(Records from a data collection)

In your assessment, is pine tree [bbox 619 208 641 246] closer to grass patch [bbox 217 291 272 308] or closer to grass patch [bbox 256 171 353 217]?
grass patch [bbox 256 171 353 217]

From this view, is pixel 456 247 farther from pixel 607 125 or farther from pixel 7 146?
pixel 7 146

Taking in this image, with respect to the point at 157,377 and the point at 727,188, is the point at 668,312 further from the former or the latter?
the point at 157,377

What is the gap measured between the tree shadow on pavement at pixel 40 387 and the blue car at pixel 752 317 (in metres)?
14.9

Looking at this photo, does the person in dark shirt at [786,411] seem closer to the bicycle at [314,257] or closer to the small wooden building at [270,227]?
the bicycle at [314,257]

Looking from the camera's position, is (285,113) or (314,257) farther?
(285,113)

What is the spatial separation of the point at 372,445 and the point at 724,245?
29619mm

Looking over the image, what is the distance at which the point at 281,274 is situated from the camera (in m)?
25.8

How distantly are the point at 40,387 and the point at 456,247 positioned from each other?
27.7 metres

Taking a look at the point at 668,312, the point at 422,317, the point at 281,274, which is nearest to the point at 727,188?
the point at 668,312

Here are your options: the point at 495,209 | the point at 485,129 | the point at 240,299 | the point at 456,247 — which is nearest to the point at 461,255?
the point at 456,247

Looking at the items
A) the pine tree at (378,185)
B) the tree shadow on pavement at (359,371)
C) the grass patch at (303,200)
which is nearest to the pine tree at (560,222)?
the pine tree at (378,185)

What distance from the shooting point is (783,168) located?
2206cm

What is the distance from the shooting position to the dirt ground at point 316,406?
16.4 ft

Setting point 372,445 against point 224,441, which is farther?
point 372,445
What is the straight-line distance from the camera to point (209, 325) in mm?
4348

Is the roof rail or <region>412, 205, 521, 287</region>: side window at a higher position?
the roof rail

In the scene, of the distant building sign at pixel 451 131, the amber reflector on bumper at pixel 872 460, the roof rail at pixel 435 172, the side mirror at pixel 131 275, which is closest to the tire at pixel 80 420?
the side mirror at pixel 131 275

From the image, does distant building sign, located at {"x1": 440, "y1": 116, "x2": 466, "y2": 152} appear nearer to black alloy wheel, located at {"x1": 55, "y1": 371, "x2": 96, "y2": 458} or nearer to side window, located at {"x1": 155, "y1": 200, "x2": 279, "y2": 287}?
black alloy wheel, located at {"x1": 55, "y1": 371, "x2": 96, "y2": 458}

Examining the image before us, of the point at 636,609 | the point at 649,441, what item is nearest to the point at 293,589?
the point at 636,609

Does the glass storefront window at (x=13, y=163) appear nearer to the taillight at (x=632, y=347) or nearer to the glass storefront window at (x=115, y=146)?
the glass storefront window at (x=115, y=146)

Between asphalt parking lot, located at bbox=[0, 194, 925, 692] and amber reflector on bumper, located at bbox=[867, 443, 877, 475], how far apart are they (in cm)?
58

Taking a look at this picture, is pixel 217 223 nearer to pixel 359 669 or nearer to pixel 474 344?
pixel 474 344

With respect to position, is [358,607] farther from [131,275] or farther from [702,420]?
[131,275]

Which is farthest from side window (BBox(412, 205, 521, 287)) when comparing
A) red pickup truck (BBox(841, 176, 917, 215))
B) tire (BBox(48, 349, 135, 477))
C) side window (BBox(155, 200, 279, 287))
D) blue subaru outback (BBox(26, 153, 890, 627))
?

- [Required task]:
Print the entries exactly. Include every one.

- [Written answer]:
In your assessment, is pine tree [bbox 619 208 641 246] closer to grass patch [bbox 217 291 272 308] or closer to grass patch [bbox 256 171 353 217]?
grass patch [bbox 256 171 353 217]

From this view, is pixel 456 247 farther from pixel 607 125 or farther from pixel 7 146?
pixel 7 146

Taking in this image, with respect to the point at 157,377 and the point at 727,188, is the point at 668,312 further from the former or the latter?
the point at 157,377

What is the gap measured between the tree shadow on pavement at pixel 40 387 and the blue car at pixel 752 317 (in metres)?
14.9

Looking at this photo, does the person in dark shirt at [786,411] seem closer to the bicycle at [314,257] or closer to the small wooden building at [270,227]?
the bicycle at [314,257]

Looking from the camera's position, is (285,113) or (314,257) farther?
(285,113)

What is the spatial separation of the point at 372,445 and the point at 724,245?
29619mm

Looking over the image, what is the distance at which the point at 281,274 is situated from the camera (in m)?
25.8

How distantly are the point at 40,387 and the point at 456,247 positioned from each other?
27.7 metres

Taking a look at the point at 668,312, the point at 422,317, the point at 281,274, which is nearest to the point at 727,188?
the point at 668,312

Here are your options: the point at 495,209 | the point at 485,129 | the point at 240,299 | the point at 456,247 — which is nearest to the point at 461,255?
the point at 456,247

Looking at the items
A) the pine tree at (378,185)
B) the tree shadow on pavement at (359,371)
C) the grass patch at (303,200)
which is nearest to the pine tree at (560,222)?
the pine tree at (378,185)

What distance from the shooting point is (783,168) located?
2206cm

What is the distance from the shooting position to the dirt ground at point 316,406?
16.4 ft

Setting point 372,445 against point 224,441, which is farther?
point 372,445
What is the straight-line distance from the camera to point (209, 325) in mm?
4348

Is the roof rail or <region>412, 205, 521, 287</region>: side window at a higher position?
the roof rail

In the scene, of the distant building sign at pixel 451 131, the amber reflector on bumper at pixel 872 460, the roof rail at pixel 435 172, the side mirror at pixel 131 275, which is closest to the tire at pixel 80 420?
the side mirror at pixel 131 275

From the image, does distant building sign, located at {"x1": 440, "y1": 116, "x2": 466, "y2": 152} appear nearer to black alloy wheel, located at {"x1": 55, "y1": 371, "x2": 96, "y2": 458} or nearer to side window, located at {"x1": 155, "y1": 200, "x2": 279, "y2": 287}?
black alloy wheel, located at {"x1": 55, "y1": 371, "x2": 96, "y2": 458}

Examining the image before us, of the point at 636,609 | the point at 649,441, what item is nearest to the point at 293,589?
the point at 636,609

Does the glass storefront window at (x=13, y=163) appear nearer to the taillight at (x=632, y=347) or nearer to the glass storefront window at (x=115, y=146)?
the glass storefront window at (x=115, y=146)

Between asphalt parking lot, located at bbox=[0, 194, 925, 692] and amber reflector on bumper, located at bbox=[867, 443, 877, 475], how far apart are they (in cm)?
58

Taking a look at this picture, is pixel 217 223 nearer to pixel 359 669 or nearer to pixel 474 344?
pixel 474 344

With respect to position, is [358,607] farther from [131,275] or farther from [702,420]?
[131,275]

Which is farthest from side window (BBox(412, 205, 521, 287)) when comparing
A) red pickup truck (BBox(841, 176, 917, 215))
B) tire (BBox(48, 349, 135, 477))
C) side window (BBox(155, 200, 279, 287))
D) blue subaru outback (BBox(26, 153, 890, 627))
?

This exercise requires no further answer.